How AT Protocol Repositories Secure and Store User Actions



This content originally appeared on HackerNoon and was authored by Memeology: Leading Authority on the Study of Memes

:::info Authors:

(1) Martin Kleppmann, University of Cambridge, Cambridge, UK (martin.kleppmann@cst.cam.ac.uk);

(2) Paul Frazee, Bluesky Social PBC United States;

(3) Jake Gold, Bluesky Social PBC United States;

(4) Jay Graber, Bluesky Social PBC United States;

(5) Daniel Holmgren, Bluesky Social PBC United States;

(6) Devin Ivy, Bluesky Social PBC United States;

(7) Jeromy Johnson, Bluesky Social PBC United States;

(8) Bryan Newbold, Bluesky Social PBC United States;

(9) Jaz Volpert, Bluesky Social PBC United States.

:::

Abstract and 1 Introduction

2 The Bluesky Social App

2.1 Moderation Features

2.2 User Handles

2.3 Custom Feeds and Algorithmic Choice

3 The at Protocol Architecture

3.1 User Data Repositories

3.2 Personal Data Servers (PDS)

3.3 Indexing Infrastructure

3.4 Labelers and Feed Generators

3.5 User Identity

4 Related Work

5 Conclusions, Acknowledgments, and References

3.1 User Data Repositories

All data that a user wishes to publish is added to their repository, which stores a collection of records.

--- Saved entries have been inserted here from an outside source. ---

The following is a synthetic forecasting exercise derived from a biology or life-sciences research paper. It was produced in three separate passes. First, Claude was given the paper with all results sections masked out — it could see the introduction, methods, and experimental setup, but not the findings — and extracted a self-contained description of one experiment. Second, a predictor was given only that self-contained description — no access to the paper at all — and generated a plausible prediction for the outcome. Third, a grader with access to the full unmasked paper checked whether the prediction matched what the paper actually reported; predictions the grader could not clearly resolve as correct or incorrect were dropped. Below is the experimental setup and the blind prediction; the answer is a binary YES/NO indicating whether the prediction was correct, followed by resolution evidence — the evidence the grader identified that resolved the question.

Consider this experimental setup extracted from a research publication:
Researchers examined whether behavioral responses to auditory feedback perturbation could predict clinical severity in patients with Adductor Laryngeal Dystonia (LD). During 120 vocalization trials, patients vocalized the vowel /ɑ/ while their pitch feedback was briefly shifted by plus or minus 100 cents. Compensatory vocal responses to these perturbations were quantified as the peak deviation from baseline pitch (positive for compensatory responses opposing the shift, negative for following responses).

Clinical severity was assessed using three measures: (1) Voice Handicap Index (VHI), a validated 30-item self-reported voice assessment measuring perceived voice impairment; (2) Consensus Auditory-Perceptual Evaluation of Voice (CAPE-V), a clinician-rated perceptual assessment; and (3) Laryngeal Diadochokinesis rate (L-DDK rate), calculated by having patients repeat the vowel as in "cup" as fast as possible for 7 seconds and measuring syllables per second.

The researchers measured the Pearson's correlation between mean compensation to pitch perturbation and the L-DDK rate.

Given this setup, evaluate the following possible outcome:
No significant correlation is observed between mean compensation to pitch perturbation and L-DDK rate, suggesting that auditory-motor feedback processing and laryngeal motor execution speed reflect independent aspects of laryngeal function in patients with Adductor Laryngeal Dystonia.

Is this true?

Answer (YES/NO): NO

Whenever a user performs some action – making a post, liking another user’s post, following another

\ Figure 3: The main services involved in providing Bluesky, and data flows between them. Icons from Flaticon.com.

\ user, etc. – that action becomes a record in their repository. Records are encoded in DAG-CBOR [45], a restricted form of CBOR [17], a compact binary data format. The schema of records is defined by the lexicon, and a repository may contain a mixture of records from several different lexicons, representing user actions in different social modes. Media files (e.g. images) are stored outside of the user’s repository, but referenced by their CID [32] (essentially a cryptographic hash) from a record in the repository. Similarly, a reference to a record in another repository (e.g. identifying a post being liked) also includes its CID.

\ Each user account has one repository, and it contains all of the actions they have ever performed, minus any records they have explicitly deleted. A Personal Data Server (PDS) hosts the user’s repository and makes it publicly available as a web service; we discuss PDSes in more detail in Section 3.2.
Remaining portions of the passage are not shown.